▸ **Information**
■ ■ ■ ■ ■

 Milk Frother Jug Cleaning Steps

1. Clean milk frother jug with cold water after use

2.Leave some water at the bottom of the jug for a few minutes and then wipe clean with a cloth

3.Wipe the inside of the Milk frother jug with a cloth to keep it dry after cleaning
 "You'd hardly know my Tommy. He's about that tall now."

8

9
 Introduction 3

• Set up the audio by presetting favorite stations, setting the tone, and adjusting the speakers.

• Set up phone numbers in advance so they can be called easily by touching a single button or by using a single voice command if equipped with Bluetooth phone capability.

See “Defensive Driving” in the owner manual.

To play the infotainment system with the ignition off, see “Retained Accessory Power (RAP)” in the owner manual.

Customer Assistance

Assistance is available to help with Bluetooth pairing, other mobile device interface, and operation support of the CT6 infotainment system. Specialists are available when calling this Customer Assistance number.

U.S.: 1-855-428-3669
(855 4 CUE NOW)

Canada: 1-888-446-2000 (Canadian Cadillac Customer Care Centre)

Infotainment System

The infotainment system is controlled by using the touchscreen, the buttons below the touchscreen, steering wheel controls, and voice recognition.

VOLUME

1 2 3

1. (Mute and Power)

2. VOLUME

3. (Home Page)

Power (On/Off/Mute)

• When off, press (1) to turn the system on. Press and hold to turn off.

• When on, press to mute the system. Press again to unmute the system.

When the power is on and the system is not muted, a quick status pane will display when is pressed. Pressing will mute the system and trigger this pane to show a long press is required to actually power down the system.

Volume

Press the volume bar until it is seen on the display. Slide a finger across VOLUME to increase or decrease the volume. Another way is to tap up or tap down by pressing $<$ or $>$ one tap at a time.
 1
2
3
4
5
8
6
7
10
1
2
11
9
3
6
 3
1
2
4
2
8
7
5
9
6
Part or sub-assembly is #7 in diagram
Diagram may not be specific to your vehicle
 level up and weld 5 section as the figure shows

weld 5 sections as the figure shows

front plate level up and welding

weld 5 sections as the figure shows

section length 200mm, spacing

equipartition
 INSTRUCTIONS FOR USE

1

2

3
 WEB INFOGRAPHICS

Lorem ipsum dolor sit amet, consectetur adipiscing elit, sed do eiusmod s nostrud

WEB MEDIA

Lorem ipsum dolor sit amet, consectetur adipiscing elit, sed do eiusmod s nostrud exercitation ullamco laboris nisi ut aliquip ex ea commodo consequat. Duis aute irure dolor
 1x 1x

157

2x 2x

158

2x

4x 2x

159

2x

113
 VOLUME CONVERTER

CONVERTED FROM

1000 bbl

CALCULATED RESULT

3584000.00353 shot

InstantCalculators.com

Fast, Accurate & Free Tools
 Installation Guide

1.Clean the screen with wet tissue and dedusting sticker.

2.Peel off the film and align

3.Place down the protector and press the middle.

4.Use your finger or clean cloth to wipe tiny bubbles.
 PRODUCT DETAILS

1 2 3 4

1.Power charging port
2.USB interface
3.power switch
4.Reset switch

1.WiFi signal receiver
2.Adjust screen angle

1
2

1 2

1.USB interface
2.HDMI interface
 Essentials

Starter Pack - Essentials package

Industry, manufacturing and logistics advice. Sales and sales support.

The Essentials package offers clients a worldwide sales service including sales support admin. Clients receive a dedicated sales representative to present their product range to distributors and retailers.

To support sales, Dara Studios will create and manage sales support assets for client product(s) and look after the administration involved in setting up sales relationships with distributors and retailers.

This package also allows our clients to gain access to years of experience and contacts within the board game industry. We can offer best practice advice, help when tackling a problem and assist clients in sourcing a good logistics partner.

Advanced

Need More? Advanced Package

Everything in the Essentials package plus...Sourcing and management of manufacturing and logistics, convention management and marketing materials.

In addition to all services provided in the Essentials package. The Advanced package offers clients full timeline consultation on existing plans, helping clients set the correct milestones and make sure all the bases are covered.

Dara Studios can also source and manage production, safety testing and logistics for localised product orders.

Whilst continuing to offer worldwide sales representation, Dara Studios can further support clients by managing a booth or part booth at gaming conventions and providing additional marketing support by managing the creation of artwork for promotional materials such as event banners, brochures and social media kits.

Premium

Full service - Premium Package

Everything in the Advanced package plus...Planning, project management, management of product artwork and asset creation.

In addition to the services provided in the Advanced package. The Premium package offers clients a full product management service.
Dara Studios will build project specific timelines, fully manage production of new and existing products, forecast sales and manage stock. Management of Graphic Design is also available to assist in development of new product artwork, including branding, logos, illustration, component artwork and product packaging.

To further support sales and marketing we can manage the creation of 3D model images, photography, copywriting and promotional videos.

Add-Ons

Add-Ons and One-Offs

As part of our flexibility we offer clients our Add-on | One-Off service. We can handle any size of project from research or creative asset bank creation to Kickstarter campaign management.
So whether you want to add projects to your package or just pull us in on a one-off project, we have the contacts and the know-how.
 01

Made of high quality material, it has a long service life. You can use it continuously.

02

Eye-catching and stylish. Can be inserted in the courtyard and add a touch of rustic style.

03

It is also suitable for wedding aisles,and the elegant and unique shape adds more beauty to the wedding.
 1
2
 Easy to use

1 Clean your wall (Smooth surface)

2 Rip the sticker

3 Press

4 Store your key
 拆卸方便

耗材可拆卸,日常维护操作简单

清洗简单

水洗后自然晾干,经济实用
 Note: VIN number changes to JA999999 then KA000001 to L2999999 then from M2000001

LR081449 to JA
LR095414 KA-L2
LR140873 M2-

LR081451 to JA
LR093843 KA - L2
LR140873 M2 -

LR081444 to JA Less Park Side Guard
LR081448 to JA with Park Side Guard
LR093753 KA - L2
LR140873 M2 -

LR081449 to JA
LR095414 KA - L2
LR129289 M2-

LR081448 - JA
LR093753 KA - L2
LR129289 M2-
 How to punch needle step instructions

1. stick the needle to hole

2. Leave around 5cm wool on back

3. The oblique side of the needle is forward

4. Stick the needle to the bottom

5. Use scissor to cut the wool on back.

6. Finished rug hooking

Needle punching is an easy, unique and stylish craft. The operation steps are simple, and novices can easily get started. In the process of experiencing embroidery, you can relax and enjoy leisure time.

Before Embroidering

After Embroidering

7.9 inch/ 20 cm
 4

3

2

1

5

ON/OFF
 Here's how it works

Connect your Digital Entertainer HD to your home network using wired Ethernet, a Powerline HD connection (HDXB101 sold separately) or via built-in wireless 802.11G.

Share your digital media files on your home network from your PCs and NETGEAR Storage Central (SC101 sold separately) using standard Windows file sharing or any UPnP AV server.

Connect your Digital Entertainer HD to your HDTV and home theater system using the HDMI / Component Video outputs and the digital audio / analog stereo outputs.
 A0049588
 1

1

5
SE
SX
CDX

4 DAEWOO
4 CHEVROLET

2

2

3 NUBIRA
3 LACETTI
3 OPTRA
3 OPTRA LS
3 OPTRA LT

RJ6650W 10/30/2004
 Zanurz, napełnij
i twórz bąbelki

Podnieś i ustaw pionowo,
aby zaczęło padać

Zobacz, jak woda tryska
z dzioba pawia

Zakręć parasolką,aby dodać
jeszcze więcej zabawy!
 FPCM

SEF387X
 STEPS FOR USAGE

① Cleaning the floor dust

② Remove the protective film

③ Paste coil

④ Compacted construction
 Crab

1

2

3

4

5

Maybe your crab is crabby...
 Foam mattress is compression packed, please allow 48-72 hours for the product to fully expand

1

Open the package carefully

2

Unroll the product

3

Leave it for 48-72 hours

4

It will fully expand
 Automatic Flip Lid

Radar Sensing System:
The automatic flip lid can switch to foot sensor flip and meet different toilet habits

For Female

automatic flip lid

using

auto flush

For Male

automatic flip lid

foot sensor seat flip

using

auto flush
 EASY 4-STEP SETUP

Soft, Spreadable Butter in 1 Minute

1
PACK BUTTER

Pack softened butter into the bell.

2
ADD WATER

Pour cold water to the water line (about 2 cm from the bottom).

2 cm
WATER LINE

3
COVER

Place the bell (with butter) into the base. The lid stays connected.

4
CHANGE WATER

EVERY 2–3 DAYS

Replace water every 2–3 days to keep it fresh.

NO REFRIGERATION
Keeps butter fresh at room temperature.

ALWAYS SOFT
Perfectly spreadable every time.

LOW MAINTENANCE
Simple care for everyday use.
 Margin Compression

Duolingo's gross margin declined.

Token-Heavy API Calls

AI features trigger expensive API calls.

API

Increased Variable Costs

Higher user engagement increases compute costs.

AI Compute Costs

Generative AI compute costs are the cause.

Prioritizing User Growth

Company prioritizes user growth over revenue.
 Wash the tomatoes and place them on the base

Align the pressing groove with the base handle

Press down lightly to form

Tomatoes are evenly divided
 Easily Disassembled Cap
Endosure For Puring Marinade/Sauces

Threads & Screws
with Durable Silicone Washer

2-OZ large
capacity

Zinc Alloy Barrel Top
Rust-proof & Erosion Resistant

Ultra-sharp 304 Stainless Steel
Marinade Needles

■ ■ ■ ■ ■

Throughout the data above, report every line that contains the string "Dara".

▸ **Solution to the problem**
To support sales, Dara Studios will create and manage sales support assets for client product(s) and look after the administration involved in setting up sales relationships with distributors and retailers.
Dara Studios can also source and manage production, safety testing and logistics for localised product orders.
Whilst continuing to offer worldwide sales representation, Dara Studios can further support clients by managing a booth or part booth at gaming conventions and providing additional marketing support by managing the creation of artwork for promotional materials such as event banners, brochures and social media kits.
Dara Studios will build project specific timelines, fully manage production of new and existing products, forecast sales and manage stock. Management of Graphic Design is also available to assist in development of new product artwork, including branding, logos, illustration, component artwork and product packaging.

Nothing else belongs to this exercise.